Ed il Professionista opera anche in sede penale. “E quindi ora come procediamo?” mi chiede con un tono tra la gioia e l’arrabbiatura. “Come ci siamo detti predisponiamo subito la denuncia penale, perché ci sono quasi 70.000 euro di interessi usurari!… Chiusa la telefonata iniziamo subito a lavorare sulla querela…” (p. 79).

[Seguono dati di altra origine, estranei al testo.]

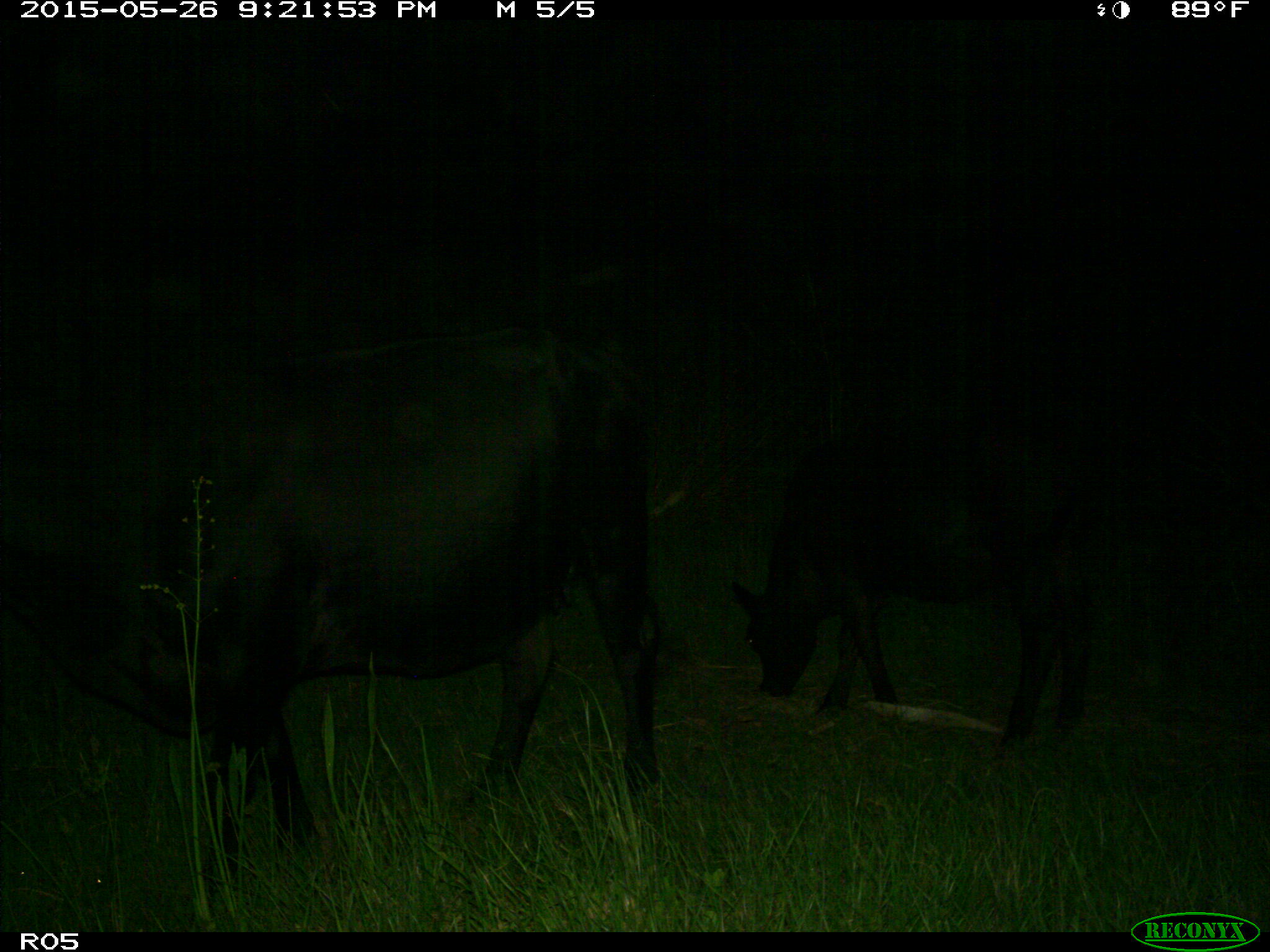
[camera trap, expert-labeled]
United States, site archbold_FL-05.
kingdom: Animalia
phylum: Chordata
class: Mammalia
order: Artiodactyla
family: Bovidae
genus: Bos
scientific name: Bos taurus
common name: domestic cow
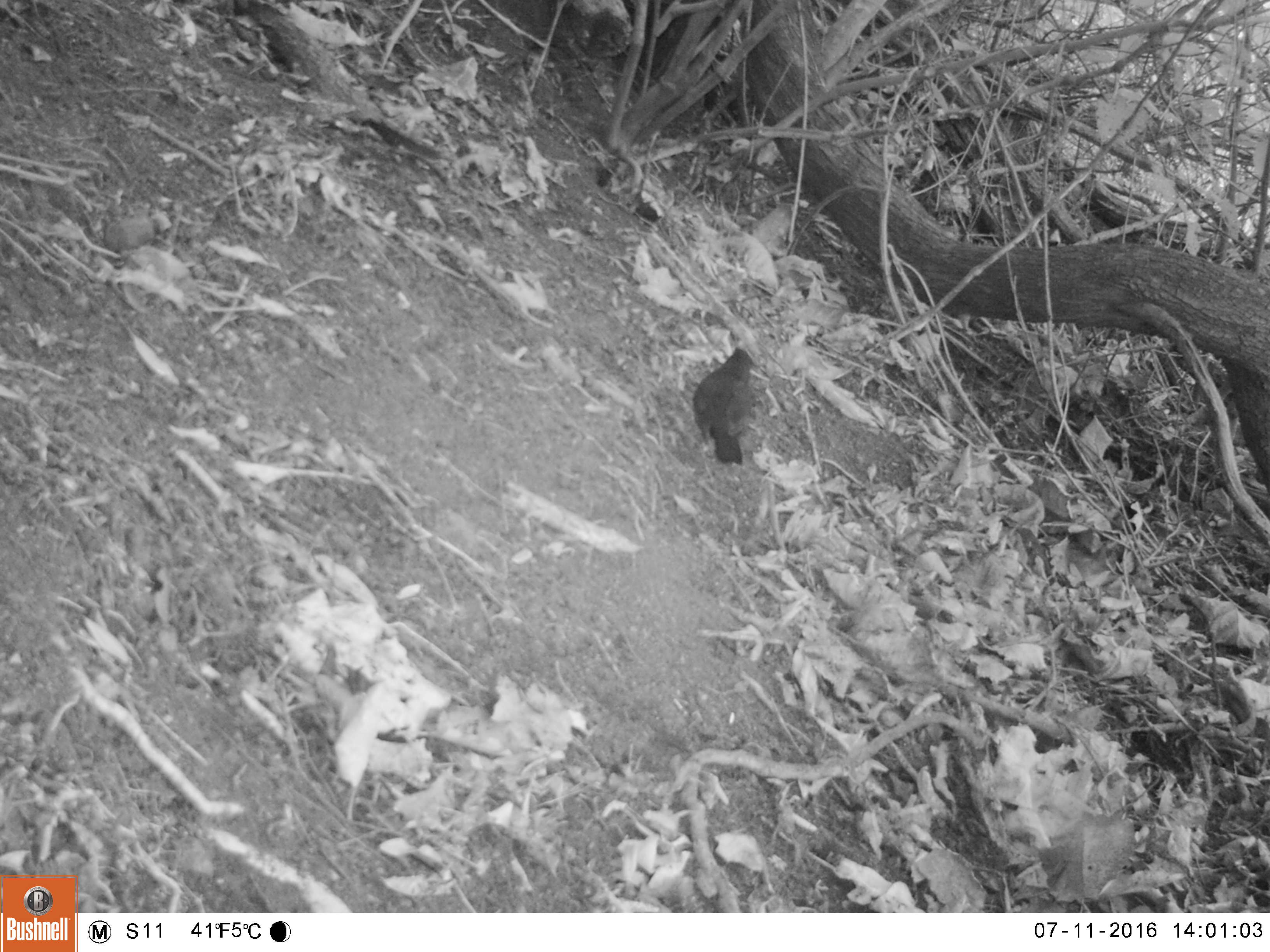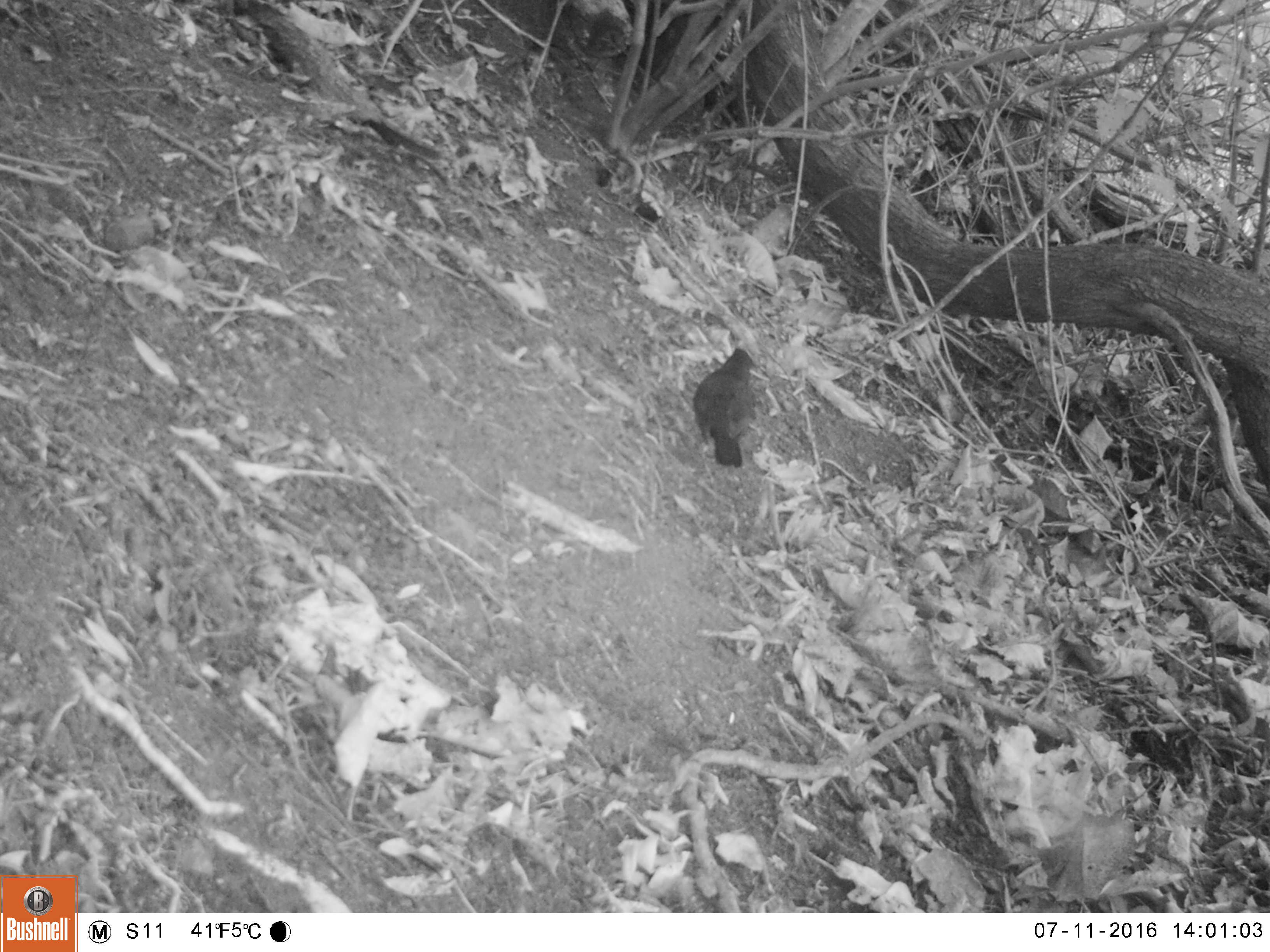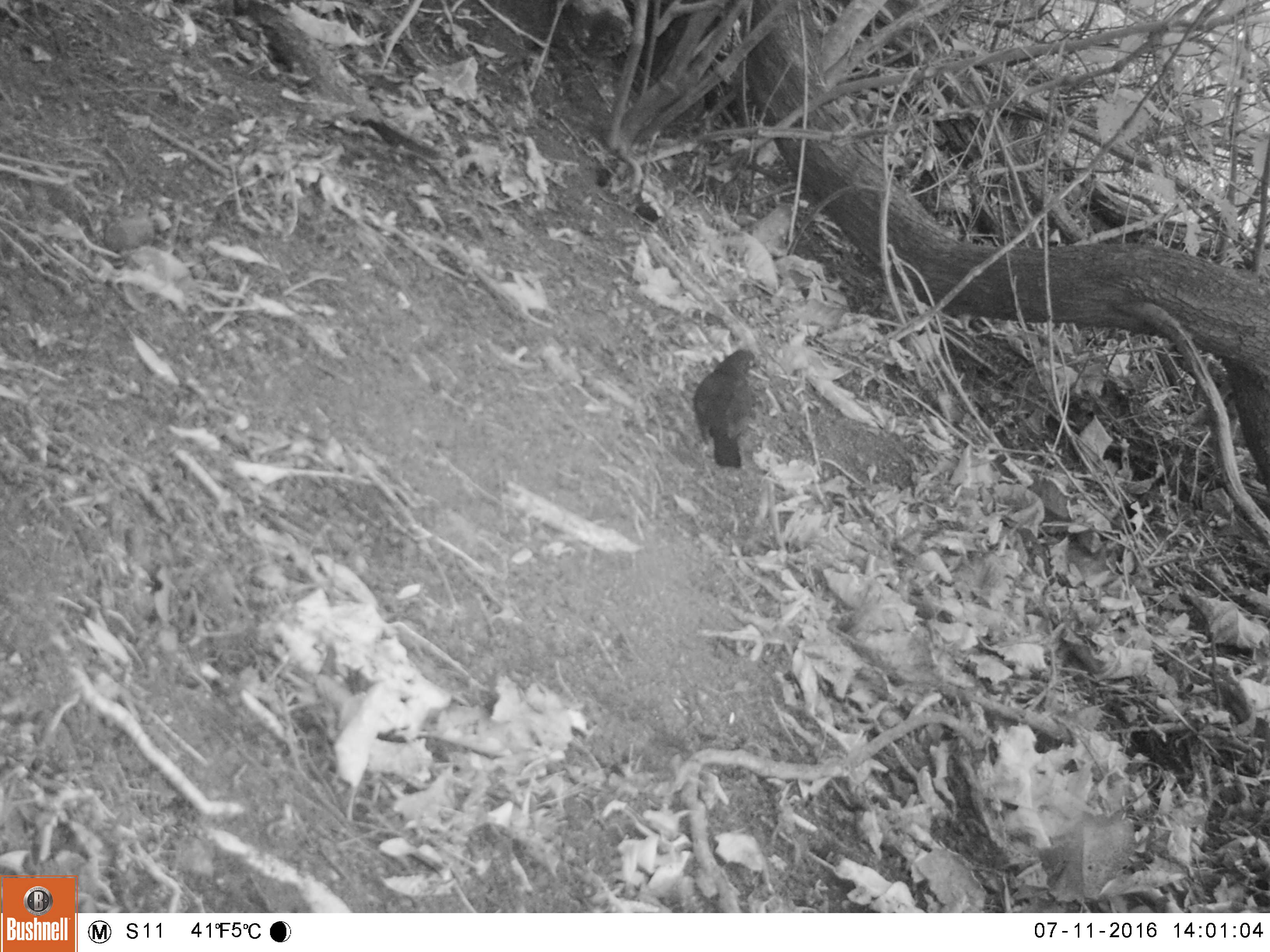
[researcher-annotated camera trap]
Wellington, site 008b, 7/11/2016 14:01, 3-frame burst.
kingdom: Animalia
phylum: Chordata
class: Aves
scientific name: Aves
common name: bird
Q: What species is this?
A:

L’avvocato non viene neppure citato.
Nei rari casi, poi, in cui la figura dell’avvocato viene, invece, evocata, il suo coinvolgimento viene presentato come il frutto di una scelta autonoma del Professionista consulente e non, come prevederebbe il rapporto fiduciario, dell’assistito. Il rapporto con l’avvocato è delegato, a quanto pare, al Professionista sin dal momento della scelta, di talché il ruolo dell’avvocato si riduce ad un mero strumento tecnico, se non, addirittura, ad un orpello visto che le scelte strategiche di difesa sono, quantomeno nella narrazione contenuta nel libro, attribuite al (solo) Professionista.
Basti scorrere alcuni dei casi in cui l’autore ha prestato la propria consulenza ricostruiti a beneficio del lettore.
Cito un caso per tutti, A fronte dell’archiviazione di una denuncia penale predisposta dal Professionista, il sig. Antonio chiama immediatamente l’autore. Narra l’autore come “viste le motivazioni poco condivisibili del P.M., gli dico di opporsi all’archiviazione attraverso uno dei nostri legali” (p. 81).
Tale prospettazione disconosce, a mio parere, il ruolo dell’avvocato nel processo a garanzia del proprio assistito e svilisce la nostra professione presentando l’avvocato come una merce fungibile e massificata.
L’auspicio è che nessun Collega possa mai accettare di svolgere un tale ruolo di sudditanza.